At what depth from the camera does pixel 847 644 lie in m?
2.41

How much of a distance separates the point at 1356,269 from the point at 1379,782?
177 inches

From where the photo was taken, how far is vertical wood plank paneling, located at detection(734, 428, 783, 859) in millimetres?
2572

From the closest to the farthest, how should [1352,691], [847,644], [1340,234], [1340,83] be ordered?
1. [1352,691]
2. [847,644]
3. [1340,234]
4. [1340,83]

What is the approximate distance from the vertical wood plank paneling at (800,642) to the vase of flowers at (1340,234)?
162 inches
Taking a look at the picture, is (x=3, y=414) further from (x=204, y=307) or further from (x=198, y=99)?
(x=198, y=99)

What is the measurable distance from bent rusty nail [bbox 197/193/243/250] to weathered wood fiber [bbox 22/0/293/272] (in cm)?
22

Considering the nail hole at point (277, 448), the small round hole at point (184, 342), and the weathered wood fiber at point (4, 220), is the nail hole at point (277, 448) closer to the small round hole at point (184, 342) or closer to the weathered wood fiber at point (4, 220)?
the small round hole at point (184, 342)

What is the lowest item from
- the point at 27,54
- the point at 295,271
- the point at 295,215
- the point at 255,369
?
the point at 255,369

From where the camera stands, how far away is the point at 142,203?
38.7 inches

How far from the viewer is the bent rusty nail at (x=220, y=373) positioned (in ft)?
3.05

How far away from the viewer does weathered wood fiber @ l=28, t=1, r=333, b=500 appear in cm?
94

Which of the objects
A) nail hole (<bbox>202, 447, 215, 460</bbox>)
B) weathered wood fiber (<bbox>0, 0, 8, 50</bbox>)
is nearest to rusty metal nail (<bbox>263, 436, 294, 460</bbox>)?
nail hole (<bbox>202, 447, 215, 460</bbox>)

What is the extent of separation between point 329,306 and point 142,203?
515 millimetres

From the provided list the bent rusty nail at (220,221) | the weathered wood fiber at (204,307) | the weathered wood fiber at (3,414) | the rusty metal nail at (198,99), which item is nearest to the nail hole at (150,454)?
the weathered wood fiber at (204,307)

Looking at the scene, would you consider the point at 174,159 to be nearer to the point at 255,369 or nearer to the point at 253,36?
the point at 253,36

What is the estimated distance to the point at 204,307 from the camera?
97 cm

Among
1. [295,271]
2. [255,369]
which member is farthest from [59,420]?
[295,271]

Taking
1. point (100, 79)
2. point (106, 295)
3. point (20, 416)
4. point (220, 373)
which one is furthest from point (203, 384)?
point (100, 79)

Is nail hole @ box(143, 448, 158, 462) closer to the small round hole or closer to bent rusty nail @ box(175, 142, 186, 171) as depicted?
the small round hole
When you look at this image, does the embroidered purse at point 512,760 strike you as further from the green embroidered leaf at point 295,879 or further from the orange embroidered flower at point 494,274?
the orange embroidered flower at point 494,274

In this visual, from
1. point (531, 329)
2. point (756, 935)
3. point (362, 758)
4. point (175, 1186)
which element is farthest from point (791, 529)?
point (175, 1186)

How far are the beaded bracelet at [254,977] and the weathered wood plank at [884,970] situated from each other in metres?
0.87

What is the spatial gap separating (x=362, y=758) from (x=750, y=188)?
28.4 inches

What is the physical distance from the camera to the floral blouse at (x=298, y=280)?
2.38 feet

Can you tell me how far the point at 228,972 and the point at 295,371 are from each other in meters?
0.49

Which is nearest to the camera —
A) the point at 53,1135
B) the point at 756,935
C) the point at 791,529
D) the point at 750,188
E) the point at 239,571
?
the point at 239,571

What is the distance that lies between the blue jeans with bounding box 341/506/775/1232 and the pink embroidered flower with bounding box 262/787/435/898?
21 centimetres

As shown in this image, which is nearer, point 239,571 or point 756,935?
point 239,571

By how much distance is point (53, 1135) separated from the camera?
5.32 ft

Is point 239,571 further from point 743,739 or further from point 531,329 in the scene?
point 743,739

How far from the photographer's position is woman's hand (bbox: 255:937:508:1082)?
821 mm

Description of the task ::
Switch every occurrence of "bent rusty nail" in the data above to "crooked rusty nail", and leave all other wording unchanged.

Final result ::
At what depth from the camera does pixel 847 644 lie in m?
2.41

How much of a distance separates the point at 1356,269 from the point at 1379,782?
177 inches

From where the photo was taken, how far is vertical wood plank paneling, located at detection(734, 428, 783, 859) in millimetres?
2572

From the closest to the farthest, how should [1352,691], [847,644], [1340,234], [1340,83] be ordered?
1. [1352,691]
2. [847,644]
3. [1340,234]
4. [1340,83]

What is the approximate distance from the vertical wood plank paneling at (800,642) to the vase of flowers at (1340,234)?
162 inches
Taking a look at the picture, is (x=3, y=414) further from (x=204, y=307) or further from (x=198, y=99)?
(x=198, y=99)

What is the measurable distance from crooked rusty nail [bbox 197/193/243/250] to weathered wood fiber [bbox 22/0/293/272] (in cm)?
22

Considering the nail hole at point (277, 448), the small round hole at point (184, 342), and the weathered wood fiber at point (4, 220), is the nail hole at point (277, 448) closer to the small round hole at point (184, 342) or closer to the weathered wood fiber at point (4, 220)?
the small round hole at point (184, 342)

What is the lowest item from
- the point at 27,54
- the point at 295,271
- the point at 295,215
- the point at 255,369
?
the point at 255,369

From where the camera stands, how far away is the point at 142,203?
38.7 inches

How far from the viewer is the crooked rusty nail at (x=220, y=373) positioned (in ft)?
3.05

How far away from the viewer does weathered wood fiber @ l=28, t=1, r=333, b=500 appear in cm?
94

Which of the objects
A) nail hole (<bbox>202, 447, 215, 460</bbox>)
B) weathered wood fiber (<bbox>0, 0, 8, 50</bbox>)
is nearest to rusty metal nail (<bbox>263, 436, 294, 460</bbox>)?
nail hole (<bbox>202, 447, 215, 460</bbox>)

What is the extent of separation between point 329,306 and point 142,203?
515 millimetres

From the provided list the crooked rusty nail at (220,221) | the weathered wood fiber at (204,307) | the weathered wood fiber at (3,414) | the rusty metal nail at (198,99), which item is nearest to the nail hole at (150,454)?
the weathered wood fiber at (204,307)

Looking at the scene, would you consider the point at 174,159 to be nearer to the point at 255,369 or nearer to the point at 253,36?
the point at 253,36

What is the estimated distance to the point at 204,307 from the camera?
97 cm

Among
1. [295,271]
2. [255,369]
which member is farthest from [59,420]?
[295,271]

Taking
1. point (100, 79)
2. point (106, 295)
3. point (20, 416)
4. point (220, 373)
which one is furthest from point (203, 384)?
point (100, 79)

Is nail hole @ box(143, 448, 158, 462) closer to the small round hole or closer to crooked rusty nail @ box(175, 142, 186, 171) as depicted?
the small round hole
When you look at this image, does the embroidered purse at point 512,760 strike you as further from the green embroidered leaf at point 295,879 or further from the orange embroidered flower at point 494,274?
the orange embroidered flower at point 494,274

In this visual, from
1. point (531, 329)
2. point (756, 935)
3. point (362, 758)
4. point (175, 1186)
which element is farthest from point (791, 529)?
point (175, 1186)

How far are the beaded bracelet at [254,977] and the weathered wood plank at [884,970] situated from each other in metres?
0.87

What is the spatial gap separating (x=362, y=758) from (x=750, y=188)?
28.4 inches

What is the physical distance from the camera to the floral blouse at (x=298, y=280)?
2.38 feet

Can you tell me how far the point at 228,972 and the point at 295,371 are from each other in meters?
0.49

Which is nearest to the camera —
A) the point at 53,1135
B) the point at 756,935
C) the point at 791,529
D) the point at 750,188
E) the point at 239,571
?
the point at 239,571

What is the distance that lies between the blue jeans with bounding box 341/506/775/1232 and the pink embroidered flower with bounding box 262/787/435/898?
21 centimetres

As shown in this image, which is nearer, point 239,571 or point 756,935?
point 239,571

By how much distance is point (53, 1135) separated from the camera?
5.32 ft

Is point 239,571 further from point 743,739 or further from point 531,329 in the scene?
point 743,739

How far from the photographer's position is woman's hand (bbox: 255:937:508:1082)?
821 mm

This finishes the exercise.